Surya menambahkan, hal yang menjadi keluhan pengembang energi terbarukan di Indonesia adalah kebijakan yang berubah-ubah. Dalam setiap pergantian menteri, hampir selalu ada perubahan kebijakan sehingga membingungkan pengembang. Terkadang, aturan yang diterbitkan bersifat pro terhadap pengembangan energi terbarukan dan kadang sebaliknya.
Menteri BUMN Erick Thohir, yang menyampaikan pesan lewat tayangan video pada webinar tersebut, menyatakan bahwa ketahanan energi di Indonesia merupakan tiga pilar ketahanan selain ketahanan pangan dan ketahanan kesehatan. Ia berharap pembuat kebijakan tidak mengeluarkan kebijakan yang menghambat tranformasi energi nasional.

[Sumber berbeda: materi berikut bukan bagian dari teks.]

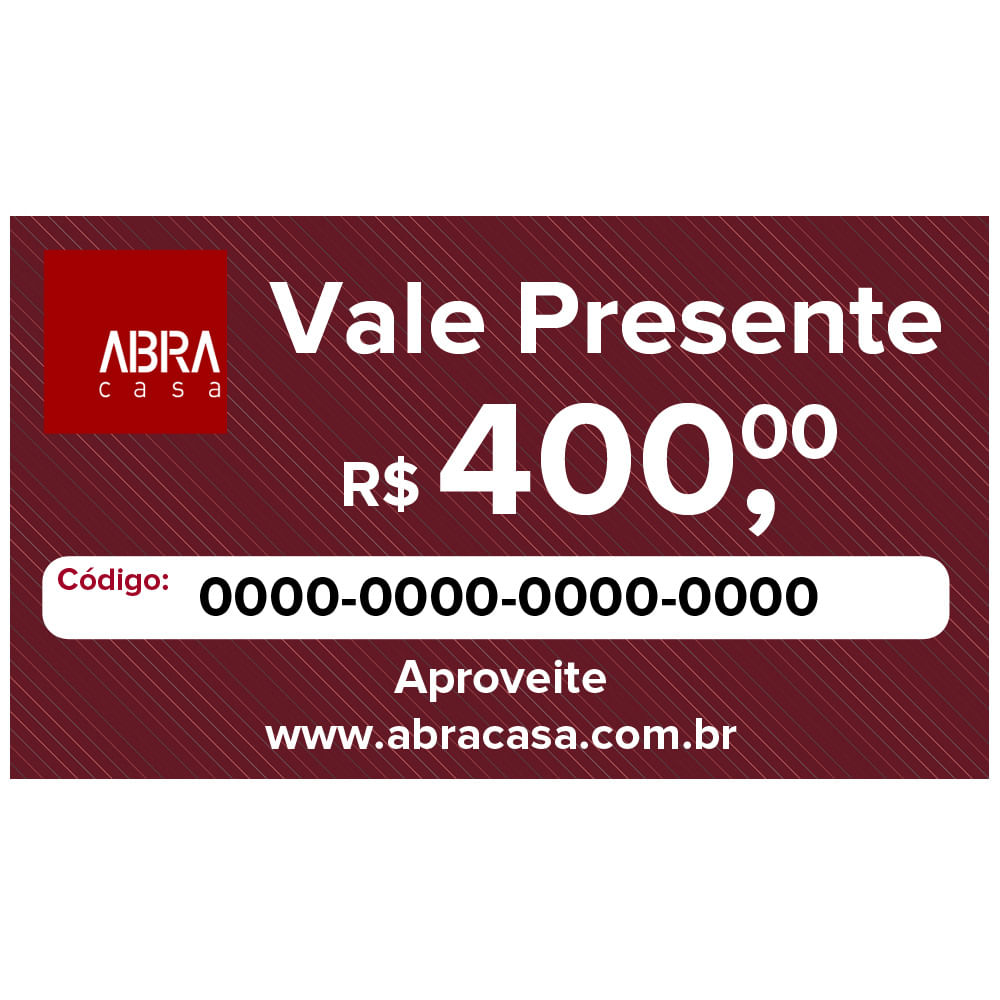 Vale Presente R$ 400,00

Dalam setiap pergantian menteri hampir selalu ada perubahan kebijakan yang membingungkan pengembang.
”Kami telah menugaskan BUMN kluster energi, yaitu PT Perusahaan Listrik Negara (Persero), PT Pertamina (Persero), PT Bukit Asam Tbk, dan MIND ID, untuk terus berinvestasi di sektor energi di masa depan. Transformasi energi terus berjalan, seperti penggunaan biodiesel (B-30), gasifikasi batubara menjadi dimetil eter dan metanol, serta pembangunan PLTS berkapasitas besar,” kata Erick.
Terkait pengembangan energi terbarukan, menurut dia, pemerintah akan memprioritaskan daerah-daerah terpencil (yang tidak terhubung dengan jaringan listrik PLN) untuk pengembangan potensi sumber energi terbarukan di wilayah tersebut. Pemerintah juga berkomitmen mengembangkan kendaraan listrik dan membangun kilang yang terintegrasi dengan produk petrokimia.

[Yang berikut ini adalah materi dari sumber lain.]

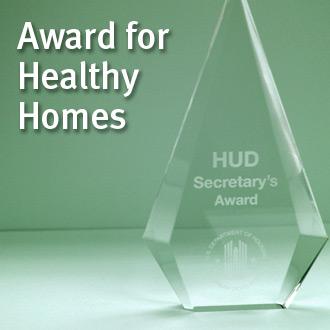 HUD Award for Healthy Homes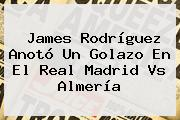 James Rodríguez Anotó Un Golazo En El <b>Real Madrid Vs Almería</b>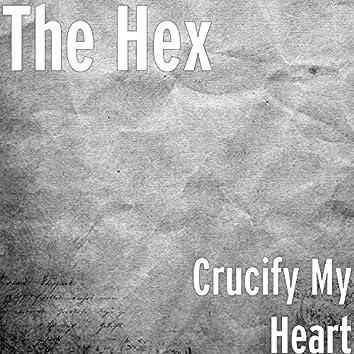 Crucify My Heart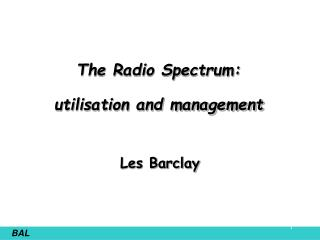 The Radio Spectrum:  utilisation and management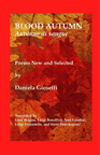 Blood Autumn/Autunno Di Sangue: Poems New And Selected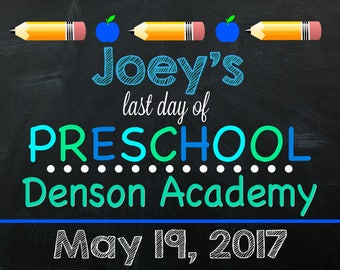 Last Day of Preschool Sign - Personalized Last Day of School Sign - Last Day of School - Chalkboard Sign - Digital - Sign - Any Grade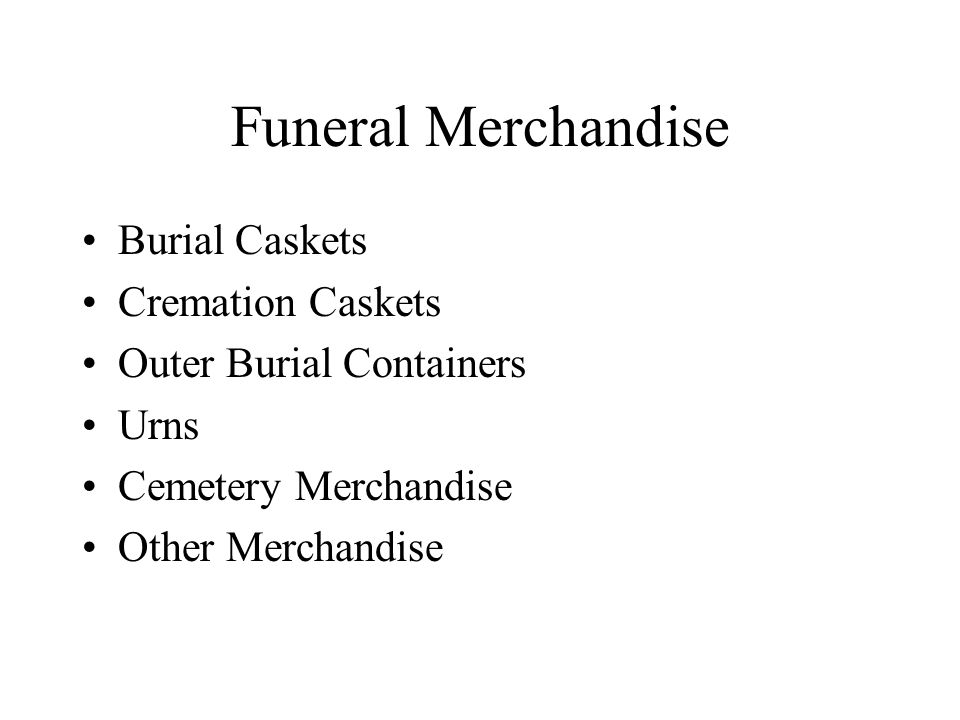 Burial Caskets Cremation Caskets Outer Burial Containers Urns Cemetery Merchandise Other Merchandise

Untuk potensi energi terbarukan di Indonesia, data dari Kementerian ESDM menyebutkan, total potensinya mencapai 417.800 MW. Potensi terbesar ada di tenaga surya yang mencapai 207.800 MW peak (MWp), lalu tenaga bayu 60.600 MW, bioenergi 32.600 MW, panas bumi 23.900 MW, dan gelombang laut 17.900 MW. Dari total potensi tersebut, yang termanfaatkan baru sebanyak 10.400 MW atau sekitar 2,4 persen saja.

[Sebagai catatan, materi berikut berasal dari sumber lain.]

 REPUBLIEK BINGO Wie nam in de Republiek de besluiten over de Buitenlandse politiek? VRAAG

Dalam Kebijakan Energi Nasional, Indonesia berkomitmen menaikkan peran energi baru dan terbarukan dalam bauran energi nasional menjadi sedikitnya 23 persen pada 2025. Peran tersebut ditingkatknya hingga menjadi sedikitnya 31 persen pada 2050. Saat ini, kontribusi energi baru dan terbarukan dalam bauran energi nasional masih kurang dari 10 persen.